Item 3 is amended by adding the following paragraph.

      Pursuant to the terms of the Certificate of Designation, the 1,500 
shares of Series B Preferred Stock held in the aggregate by the Funds were 
redeemed by the Company on December 9, 2004.  As of such date, each share 
of Series B Preferred Stock was convertible into that number of shares of 
Common Stock obtained by dividing the conversion value of the shares of 
Series B Preferred Stock to be converted ($1,000 plus accrued and unpaid 
dividends of $467.91) by $3.0571, each as of December 9, 2004.  As a result 
of such redemption, the Funds no longer beneficially own, as of the date 
hereof, 720,246 shares in the aggregate of Common Stock issuable upon such 
conversion.  More specifically, as a result of the redemption of the Series B 
Preferred Stock, the Fund no longer may be deemed the beneficial owner of 
120,041 shares of Common Stock; DDJ Canadian no longer may be deemed 
the beneficial owner of 360,123 shares of Common Stock; and the Account 
no longer may be deemed the beneficial owner of 240,082 shares of Common 
Stock, each as previously reported.  Such shares are accordingly not included 
in the amounts shown in this filing.

      Furthermore, certain warrants (the Warrants) held by the Funds that 
may have been exercised to acquire an aggregate of 300,000 shares of 
Common Stock expired unexercised in accordance with their terms on 
December 9, 2004.  The initial exercise price for the Warrants was $6.7425 
per share.  More specifically, Warrants to acquire 50,000 shares of Common 
Stock held by the Fund expired unexercised; Warrants to acquire 150,000 
shares of Common Stock held by DDJ Canadian expired unexercised; and 
Warrants to acquire 100,000 shares of Common Stock held by the Account 
expired unexercised.  As the Warrants, prior to their expiration, could have 
been exercised by the Funds at any time, the Funds in the aggregate were 
deemed to beneficially own the 300,000 shares of Common Stock issuable 
upon the exercise of the Warrants.  Such shares of Common Stock are 
accordingly not included in the amounts shown in this filing.
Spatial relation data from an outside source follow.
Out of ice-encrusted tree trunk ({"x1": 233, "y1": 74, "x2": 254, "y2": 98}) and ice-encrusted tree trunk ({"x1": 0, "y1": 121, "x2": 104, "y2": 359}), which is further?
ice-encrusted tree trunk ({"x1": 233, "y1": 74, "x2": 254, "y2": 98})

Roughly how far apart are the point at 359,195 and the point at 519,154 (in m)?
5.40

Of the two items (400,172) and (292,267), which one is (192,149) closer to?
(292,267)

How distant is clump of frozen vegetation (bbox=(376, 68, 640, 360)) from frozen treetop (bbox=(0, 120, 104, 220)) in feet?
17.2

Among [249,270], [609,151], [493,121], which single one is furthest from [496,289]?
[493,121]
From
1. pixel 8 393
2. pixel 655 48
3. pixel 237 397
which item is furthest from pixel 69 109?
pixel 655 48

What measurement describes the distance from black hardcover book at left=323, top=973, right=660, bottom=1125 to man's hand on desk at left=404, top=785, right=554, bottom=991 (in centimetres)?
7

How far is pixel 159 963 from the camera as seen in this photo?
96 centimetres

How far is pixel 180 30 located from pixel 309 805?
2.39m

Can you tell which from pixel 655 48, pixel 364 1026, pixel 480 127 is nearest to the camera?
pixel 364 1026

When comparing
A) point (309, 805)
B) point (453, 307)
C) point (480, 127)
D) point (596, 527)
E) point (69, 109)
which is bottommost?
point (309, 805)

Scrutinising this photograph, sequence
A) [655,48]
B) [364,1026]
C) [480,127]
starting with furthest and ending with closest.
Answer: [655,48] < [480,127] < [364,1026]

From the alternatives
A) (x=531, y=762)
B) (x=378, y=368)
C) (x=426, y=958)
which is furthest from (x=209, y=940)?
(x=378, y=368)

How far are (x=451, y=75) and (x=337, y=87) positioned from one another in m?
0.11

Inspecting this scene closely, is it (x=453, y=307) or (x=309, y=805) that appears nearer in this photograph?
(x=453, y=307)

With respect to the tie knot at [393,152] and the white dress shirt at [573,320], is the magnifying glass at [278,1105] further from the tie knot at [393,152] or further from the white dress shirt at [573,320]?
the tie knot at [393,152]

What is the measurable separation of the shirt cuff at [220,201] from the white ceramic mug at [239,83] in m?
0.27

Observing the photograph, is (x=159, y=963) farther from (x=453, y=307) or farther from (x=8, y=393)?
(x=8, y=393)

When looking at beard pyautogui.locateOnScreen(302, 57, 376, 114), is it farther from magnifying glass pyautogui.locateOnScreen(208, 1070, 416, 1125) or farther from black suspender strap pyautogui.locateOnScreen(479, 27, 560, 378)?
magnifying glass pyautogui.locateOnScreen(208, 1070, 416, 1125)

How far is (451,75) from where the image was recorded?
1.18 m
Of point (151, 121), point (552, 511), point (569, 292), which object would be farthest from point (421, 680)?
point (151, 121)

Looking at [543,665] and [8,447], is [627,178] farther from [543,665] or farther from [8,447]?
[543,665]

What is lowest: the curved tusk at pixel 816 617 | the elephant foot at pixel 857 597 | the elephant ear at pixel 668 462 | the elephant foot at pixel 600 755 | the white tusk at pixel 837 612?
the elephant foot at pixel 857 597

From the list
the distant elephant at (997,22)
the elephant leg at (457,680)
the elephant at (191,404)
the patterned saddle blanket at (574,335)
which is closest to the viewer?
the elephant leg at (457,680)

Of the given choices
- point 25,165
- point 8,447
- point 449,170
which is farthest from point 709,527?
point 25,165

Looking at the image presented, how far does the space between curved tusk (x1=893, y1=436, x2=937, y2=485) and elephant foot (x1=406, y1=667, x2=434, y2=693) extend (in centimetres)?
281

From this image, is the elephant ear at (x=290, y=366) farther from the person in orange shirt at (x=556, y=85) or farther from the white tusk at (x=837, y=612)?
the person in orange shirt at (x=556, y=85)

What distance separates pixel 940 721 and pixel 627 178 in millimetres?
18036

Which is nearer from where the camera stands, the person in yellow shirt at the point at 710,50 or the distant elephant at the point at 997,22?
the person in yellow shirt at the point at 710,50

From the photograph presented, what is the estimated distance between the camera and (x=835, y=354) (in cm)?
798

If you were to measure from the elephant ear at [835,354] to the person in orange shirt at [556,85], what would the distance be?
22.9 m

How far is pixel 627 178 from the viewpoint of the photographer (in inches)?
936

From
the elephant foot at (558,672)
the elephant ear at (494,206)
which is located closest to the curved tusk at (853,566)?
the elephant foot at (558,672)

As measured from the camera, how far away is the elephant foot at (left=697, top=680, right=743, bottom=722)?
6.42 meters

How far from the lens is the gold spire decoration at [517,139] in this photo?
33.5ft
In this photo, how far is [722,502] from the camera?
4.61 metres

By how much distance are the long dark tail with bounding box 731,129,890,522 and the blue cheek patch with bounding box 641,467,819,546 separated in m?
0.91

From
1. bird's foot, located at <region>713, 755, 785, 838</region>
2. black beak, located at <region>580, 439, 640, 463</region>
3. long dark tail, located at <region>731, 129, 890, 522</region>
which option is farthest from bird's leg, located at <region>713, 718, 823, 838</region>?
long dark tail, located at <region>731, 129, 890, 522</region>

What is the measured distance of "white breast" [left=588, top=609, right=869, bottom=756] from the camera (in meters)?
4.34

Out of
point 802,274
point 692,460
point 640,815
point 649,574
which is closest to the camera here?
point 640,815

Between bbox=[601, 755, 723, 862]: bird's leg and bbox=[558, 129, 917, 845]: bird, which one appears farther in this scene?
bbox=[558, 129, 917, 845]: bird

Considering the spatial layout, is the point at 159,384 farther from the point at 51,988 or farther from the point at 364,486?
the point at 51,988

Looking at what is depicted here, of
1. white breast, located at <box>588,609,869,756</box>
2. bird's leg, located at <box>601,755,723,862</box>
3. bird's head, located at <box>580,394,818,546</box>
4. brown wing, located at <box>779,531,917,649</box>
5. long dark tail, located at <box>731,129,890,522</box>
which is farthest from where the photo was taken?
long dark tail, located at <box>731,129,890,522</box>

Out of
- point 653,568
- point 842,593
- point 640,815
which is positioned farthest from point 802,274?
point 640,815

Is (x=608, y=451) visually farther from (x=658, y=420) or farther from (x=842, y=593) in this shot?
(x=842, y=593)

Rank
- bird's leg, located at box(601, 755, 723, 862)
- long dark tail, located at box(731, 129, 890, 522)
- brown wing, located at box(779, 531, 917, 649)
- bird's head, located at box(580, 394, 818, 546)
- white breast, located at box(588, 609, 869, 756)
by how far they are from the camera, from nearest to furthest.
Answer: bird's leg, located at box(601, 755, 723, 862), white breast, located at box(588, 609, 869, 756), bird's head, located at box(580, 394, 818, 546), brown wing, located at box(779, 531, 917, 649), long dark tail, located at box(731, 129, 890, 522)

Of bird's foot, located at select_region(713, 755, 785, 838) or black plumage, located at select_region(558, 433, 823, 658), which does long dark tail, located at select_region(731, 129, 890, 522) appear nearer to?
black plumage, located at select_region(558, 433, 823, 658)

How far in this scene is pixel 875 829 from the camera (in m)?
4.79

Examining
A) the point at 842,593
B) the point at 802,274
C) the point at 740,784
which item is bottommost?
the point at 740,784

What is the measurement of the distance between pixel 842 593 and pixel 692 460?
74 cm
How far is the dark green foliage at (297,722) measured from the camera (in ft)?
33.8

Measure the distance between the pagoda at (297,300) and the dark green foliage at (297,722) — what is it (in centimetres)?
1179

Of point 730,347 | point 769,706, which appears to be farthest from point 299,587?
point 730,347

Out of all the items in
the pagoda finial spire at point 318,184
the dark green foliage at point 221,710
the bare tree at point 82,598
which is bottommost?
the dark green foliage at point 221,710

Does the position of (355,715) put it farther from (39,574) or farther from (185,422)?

ITEM 5.	INTEREST IN SECURITIES OF ISSUER:

	Paragraph (a) in Item 5 is deleted in its entirety and amended as set 
forth below.

	(a)	As of the date hereof, B III-A Capital Partners, L.P. owns, and 
GP III-A, LLC and DDJ beneficially own, as general partner and investment 
manager, respectively of B III-A Capital Partners, L.P., 342,994 Shares or 
approximately 3.02% of the Company.  DDJ, as investment manager to the 
Account, may be deemed to beneficially own 685,976 Shares, or 
approximately 5.98% of the outstanding Shares of the Company.  DDJ, as 
investment advisor to DDJ Canadian, may be deemed to beneficially own 
1,028,968 Shares, or approximately 8.87% of the outstanding Shares of the 
Company.  Accordingly, in the aggregate, DDJ may be deemed to be the 
beneficial owner of 1,628,969 Shares, or approximately 17.21% of the 
outstanding Shares of the Company.






SCHEDULE 13D
CUSIP NO. 59159Q107	PAGE 6 OF 6 PAGES


Signature:
========

	After reasonable inquiry and to the best of my knowledge and belief, I 
certify that the information set forth in this statement is true, complete and 
correct.


DDJ CAPITAL MANAGEMENT, LLC


By:	/s/ Wendy Schnipper Clayton
	-----------------------------------------
	Wendy Schnipper Clayton
	Attorney-in-Fact*


* Limited Power of Attorney filed with the SEC on July 29, 1998 with 
Frontier Airlines Schedule 13D Frontier Airlines Inc.